▶ **Study questions**
a. In the abortion discussion below, list every capacity or quality that defines a rational and self-conscious being in the philosophical sense.
b. Continue the abortion discussion below with the next part, picking up after its final sentence.

▶ **Exercise passage**
↓↓↓


    But I would argue that the logical conclusion there is not to say that we stop eating grown up pigs and kill foetuses. Rather it should be, we kill neither.

    I understand that abortion is a complicated and emotive issue for many people and although I am broadly against the practice I very much see the need in terms of social justice and gender empowerment. But it should not be based on fallacious arguments or misleading logic.

    1. The follow on statement that the foetus is not a rational, self-conscious being, is even more unsubstantiated.

      I don’t think you can argue that a fetus is rational or self-conscious. Some philosophers argue that a fetus is not a person (i.e. rational and self-conscious) until some point in the first three years after birth. A rational and self-conscious being in the philosophical sense is a being that can make decisions and choose to act on those decisions. They are autonomous and can understand the difference between dying and wanting to live.

      Most intellectually disabled humans are persons and rationality in the philosophical sense is slightly different to what you mean by “irrational behaviour”. I think we’re all a bit irrational at times 🙂

      But I would argue that the logical conclusion there is not to say that we stop eating grown up pigs and kill foetuses. Rather it should be, we kill neither.

      I certainly feel more uncomfortable with abortion in late stages of pregnancy but I think there are some convincing arguments in favour of it, especially if the mother’s life is at risk. However I don’t have any objections to abortions performed in the first 12 weeks.

↑↑↑

▶ **Information shown**
↓↓↓

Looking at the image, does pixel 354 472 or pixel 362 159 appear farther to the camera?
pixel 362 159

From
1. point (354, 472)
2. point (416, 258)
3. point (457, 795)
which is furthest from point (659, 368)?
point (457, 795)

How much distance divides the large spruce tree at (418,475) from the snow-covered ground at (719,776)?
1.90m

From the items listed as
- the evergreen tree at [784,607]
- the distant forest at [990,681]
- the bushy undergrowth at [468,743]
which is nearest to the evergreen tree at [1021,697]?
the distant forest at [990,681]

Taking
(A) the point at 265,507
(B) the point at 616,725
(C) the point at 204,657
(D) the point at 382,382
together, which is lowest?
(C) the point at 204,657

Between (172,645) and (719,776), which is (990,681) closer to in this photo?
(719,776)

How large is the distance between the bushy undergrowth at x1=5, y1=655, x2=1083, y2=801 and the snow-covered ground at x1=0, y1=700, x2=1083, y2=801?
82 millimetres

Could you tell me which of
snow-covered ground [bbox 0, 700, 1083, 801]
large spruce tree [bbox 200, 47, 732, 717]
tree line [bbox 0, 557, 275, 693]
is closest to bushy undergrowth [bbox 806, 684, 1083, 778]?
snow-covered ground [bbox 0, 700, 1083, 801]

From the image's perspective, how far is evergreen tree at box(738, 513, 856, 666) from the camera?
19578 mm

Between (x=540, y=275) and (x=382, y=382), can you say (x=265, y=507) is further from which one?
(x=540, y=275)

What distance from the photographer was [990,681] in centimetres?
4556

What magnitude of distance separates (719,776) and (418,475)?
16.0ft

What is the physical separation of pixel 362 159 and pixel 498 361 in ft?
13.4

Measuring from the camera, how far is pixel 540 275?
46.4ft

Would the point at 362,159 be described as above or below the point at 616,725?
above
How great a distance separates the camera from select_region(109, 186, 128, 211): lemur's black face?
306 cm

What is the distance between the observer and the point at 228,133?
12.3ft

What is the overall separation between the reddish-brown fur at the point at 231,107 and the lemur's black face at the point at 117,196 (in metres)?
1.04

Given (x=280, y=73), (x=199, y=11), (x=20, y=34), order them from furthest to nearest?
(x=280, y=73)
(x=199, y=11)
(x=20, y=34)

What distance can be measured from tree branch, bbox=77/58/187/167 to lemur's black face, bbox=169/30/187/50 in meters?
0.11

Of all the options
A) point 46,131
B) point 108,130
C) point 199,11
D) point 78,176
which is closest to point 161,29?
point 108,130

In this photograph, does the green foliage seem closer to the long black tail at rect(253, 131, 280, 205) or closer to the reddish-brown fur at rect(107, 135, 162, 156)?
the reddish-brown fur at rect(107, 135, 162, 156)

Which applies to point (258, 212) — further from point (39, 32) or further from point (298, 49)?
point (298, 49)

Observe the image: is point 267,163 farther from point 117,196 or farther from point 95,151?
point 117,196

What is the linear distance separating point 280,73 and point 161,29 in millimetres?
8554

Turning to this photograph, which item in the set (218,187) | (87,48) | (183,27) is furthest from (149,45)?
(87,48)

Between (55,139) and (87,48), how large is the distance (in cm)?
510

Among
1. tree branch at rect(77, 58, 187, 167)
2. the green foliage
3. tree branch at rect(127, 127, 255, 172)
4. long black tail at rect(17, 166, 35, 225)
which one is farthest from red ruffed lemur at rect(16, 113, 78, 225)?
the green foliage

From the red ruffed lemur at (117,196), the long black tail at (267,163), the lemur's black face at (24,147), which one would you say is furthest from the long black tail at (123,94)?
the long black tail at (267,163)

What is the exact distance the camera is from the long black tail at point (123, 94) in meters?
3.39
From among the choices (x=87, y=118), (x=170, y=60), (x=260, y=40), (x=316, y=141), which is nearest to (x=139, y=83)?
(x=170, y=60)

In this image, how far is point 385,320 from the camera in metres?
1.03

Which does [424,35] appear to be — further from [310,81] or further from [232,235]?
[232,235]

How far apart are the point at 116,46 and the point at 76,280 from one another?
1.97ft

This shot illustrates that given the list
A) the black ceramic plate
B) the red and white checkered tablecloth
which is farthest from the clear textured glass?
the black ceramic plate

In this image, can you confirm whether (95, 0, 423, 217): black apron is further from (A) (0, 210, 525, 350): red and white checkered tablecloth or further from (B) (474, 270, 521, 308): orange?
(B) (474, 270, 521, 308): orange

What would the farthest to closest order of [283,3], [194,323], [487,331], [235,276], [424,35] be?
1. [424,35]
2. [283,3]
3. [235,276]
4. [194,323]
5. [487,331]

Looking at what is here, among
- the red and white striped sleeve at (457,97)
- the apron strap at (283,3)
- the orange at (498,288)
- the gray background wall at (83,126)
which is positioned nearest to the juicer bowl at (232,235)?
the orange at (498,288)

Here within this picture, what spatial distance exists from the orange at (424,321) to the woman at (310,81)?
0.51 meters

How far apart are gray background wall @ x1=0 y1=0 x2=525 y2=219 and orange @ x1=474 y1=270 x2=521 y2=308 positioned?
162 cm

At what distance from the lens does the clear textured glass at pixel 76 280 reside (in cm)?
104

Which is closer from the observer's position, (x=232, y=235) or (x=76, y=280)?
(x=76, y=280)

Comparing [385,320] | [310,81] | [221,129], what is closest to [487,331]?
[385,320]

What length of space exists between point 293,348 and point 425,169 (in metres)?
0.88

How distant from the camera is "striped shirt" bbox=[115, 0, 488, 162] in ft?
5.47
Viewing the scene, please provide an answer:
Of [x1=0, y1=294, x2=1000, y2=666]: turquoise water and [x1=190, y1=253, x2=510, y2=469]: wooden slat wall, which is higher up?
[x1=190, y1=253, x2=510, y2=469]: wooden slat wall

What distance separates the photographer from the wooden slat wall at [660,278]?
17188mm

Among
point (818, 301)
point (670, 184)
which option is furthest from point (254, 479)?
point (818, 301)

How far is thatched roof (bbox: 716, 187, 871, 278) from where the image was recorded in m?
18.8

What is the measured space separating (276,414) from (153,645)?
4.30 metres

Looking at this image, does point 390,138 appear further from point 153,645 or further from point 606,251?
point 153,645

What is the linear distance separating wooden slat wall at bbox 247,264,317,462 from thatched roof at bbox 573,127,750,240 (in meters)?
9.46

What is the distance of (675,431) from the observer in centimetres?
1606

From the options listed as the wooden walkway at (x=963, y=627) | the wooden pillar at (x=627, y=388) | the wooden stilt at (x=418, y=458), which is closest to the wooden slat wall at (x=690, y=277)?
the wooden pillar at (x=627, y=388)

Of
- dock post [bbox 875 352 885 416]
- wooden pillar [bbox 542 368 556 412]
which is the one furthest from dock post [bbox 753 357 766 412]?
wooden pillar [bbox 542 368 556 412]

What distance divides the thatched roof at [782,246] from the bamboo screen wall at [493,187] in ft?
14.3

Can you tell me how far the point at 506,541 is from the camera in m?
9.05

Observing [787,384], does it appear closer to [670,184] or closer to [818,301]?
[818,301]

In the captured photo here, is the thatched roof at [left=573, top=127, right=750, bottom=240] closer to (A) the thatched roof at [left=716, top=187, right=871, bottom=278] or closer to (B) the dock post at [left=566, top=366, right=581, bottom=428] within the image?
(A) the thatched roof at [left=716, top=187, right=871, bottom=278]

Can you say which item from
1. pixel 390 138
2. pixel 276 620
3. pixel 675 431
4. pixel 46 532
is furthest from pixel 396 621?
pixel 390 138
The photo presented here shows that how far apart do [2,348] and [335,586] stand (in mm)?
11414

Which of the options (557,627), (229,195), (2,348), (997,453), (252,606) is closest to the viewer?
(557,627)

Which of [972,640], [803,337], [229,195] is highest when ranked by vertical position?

↑↑↑

▶ **Expected results**
a.
- Being able to make decisions
- Being able to choose to act on those decisions
- Being autonomous
- Being able to understand the difference between dying and wanting to live

b.
      The strongest argument against abortion, to my mind, is that the embryo is a potential human and therefore has the potential to be a person. However this arguments falls over when we consider that the dividing embryo could split and divide into two potential humans. If we accept the potential person view then we should divide all embryos to maximise the potential humans. The same follows for sperm and eggs as both are potential humans.

  2. as always thought provoking… I wonder what you thought about his point on say those who are brain dead? Can they feel pain? If so in what sense if the brain cannot register it? Would they not be better used in research is to get the fullest results you need to work on not just embryos but living tissue? Or is that morally repugnant because say, they might experience a miracle revival? What if their relatives agreed? Or they did by a pre exiting declaration? I haven’t any answers just more questions.

    1. The philosopher, Michael Tooley, touches on this topic and is quoted in Practical Ethics. If someone is unconscious or just asleep this does not change their right to life because we can say our desire for continued existence is still there even if we’re not actively thinking about it. In this sense he argues that the being must have some concept of continued existence.

      If a patient is brain dead and only being kept alive by life support then we already kill these patients by turning off the life support. If there’s a chance that they might recover then it would be wrong to do that. We should also take the wishes of the relatives into consideration. You asked specifically about performing experiments on their bodies and that already happens if the patient chooses to have their body donated to medial research. But what about before they die? Let’s say the patient is brain-dead with zero possibility of recovery, and they’ve signed a form to say if this ever happens they are happy for their body to be used for research, and their family and loved ones have also given permission – I can’t think of any objections. I think this is a pretty rare situation and probably not likely to be any use for research since good research requires a large sample size. What if we trialled an experimental drug on them in an attempt to wake them up? In any case I’m not an authority on this subject and wouldn’t want anything I say to be taken as gospel.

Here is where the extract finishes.